# Remembering a Fallen Shipmate



## tinker_52 (Dec 22, 2008)

December 20 marked the 19th Anniversary of Operation Just Cause. I dedicate this to one who gave his life there.
Navy Chief Engineman Donald McFaul and I got acquainted while attending DLI. I was checking in, and he was about to be finishing up and heading to his next PCS. I would be assigned to relieve him of his collateral duties as Section Leader. Don was real easy-going, and I really appreciated how, although he'd be out of there in a couple weeks, after he'd wrapped up finals, he was willing to take time to break it down for me, with his recommendations for administrating the Duty Section. Got in a couple good runs 'n PT's. He took that extra time, and it was then, we got talking, and realized he was returning to serve with my former 'Team.  We talked some about that, compared notes, me remarking that if I'd have taken a different language, I'd probably be going back there, too.  We said so long a few days later, and I got busy with the 'Course.  It wasn't 'til I was home next Christmas, that I picked up the paper and learned of Don's part in OJC and how things had gone. 
Don picked up the tab, paid the account, which came due for ridding our Hemisphere of the villain Noriega. 
Don, you are missed. We owe you and the rest.
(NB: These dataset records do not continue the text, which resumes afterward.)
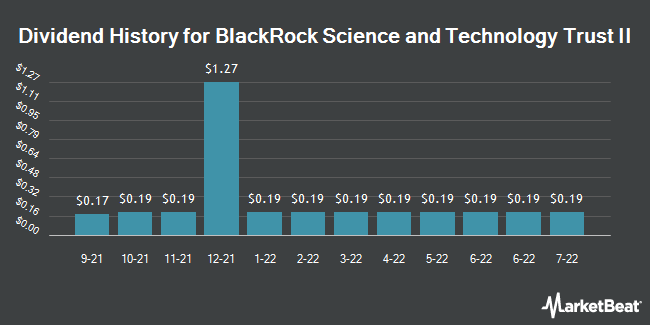 Dividend History for BlackRock Science and Technology Trust II (NASDAQ:BSTZ)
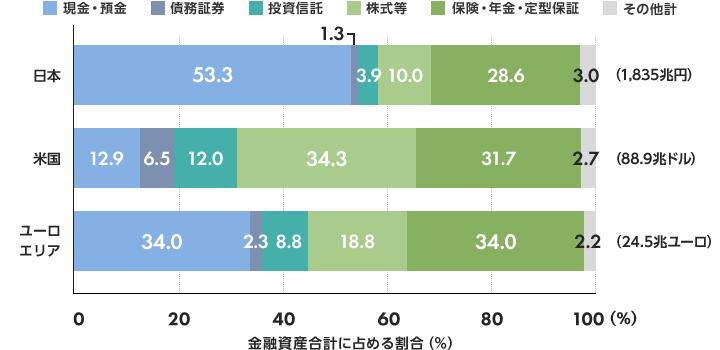 お金の置き場所を変えると将来が変わる?日本と海外の金融資産構成比の ...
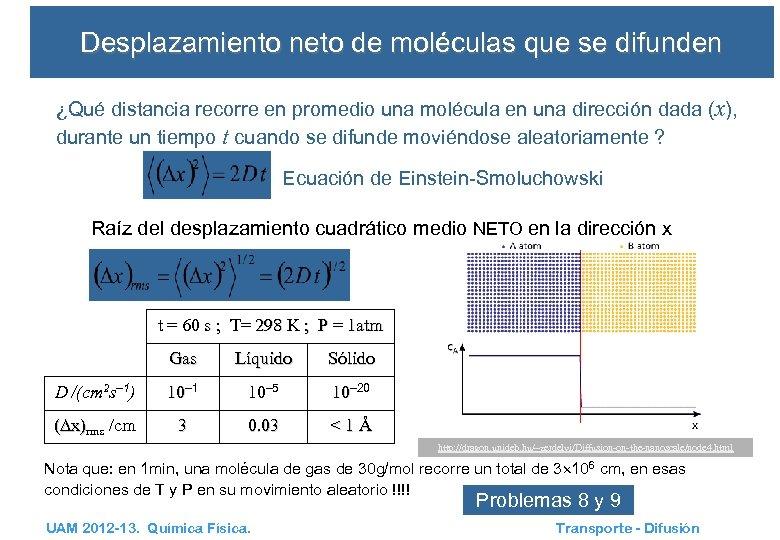 Desplazamiento neto de moléculas que se difunden ¿Qué distancia recorre en promedio una molécula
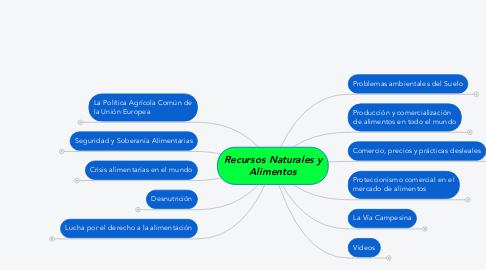 Mind Map: Recursos Naturales y Alimentos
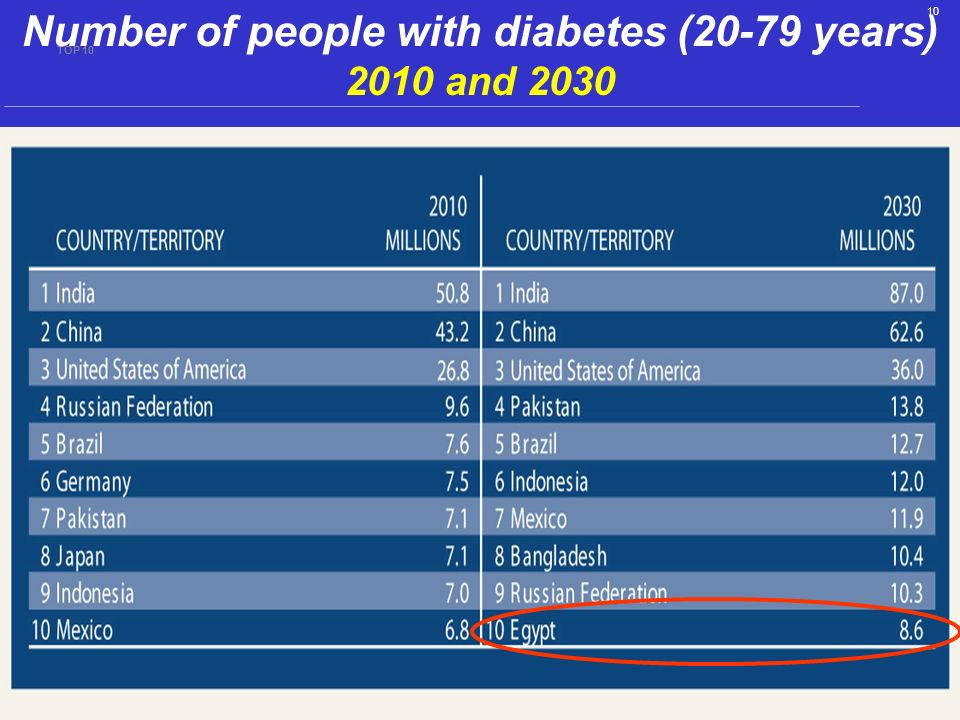 10 TOP 10 Number of people with diabetes (20-79 years) 2010 and 2030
Thank you for your service, sacrifice and everything.


----------



## 8'Duece (Dec 22, 2008)

May he be resting peacefully. 

Paitilla Airfield was not spot for Seal Team IV that morning. 

May they all rest in peace. 

Carlo's was paralyzed from the waiste down during that firefight and still to this day wins more marathons in his chair all across the country.


----------



## racing_kitty (Dec 23, 2008)

The sacrifice of your shipmate will never be forgotten, so long as there are those who would appreciate the freedom he helped to provide.  Prayers out to his family, and to you.


----------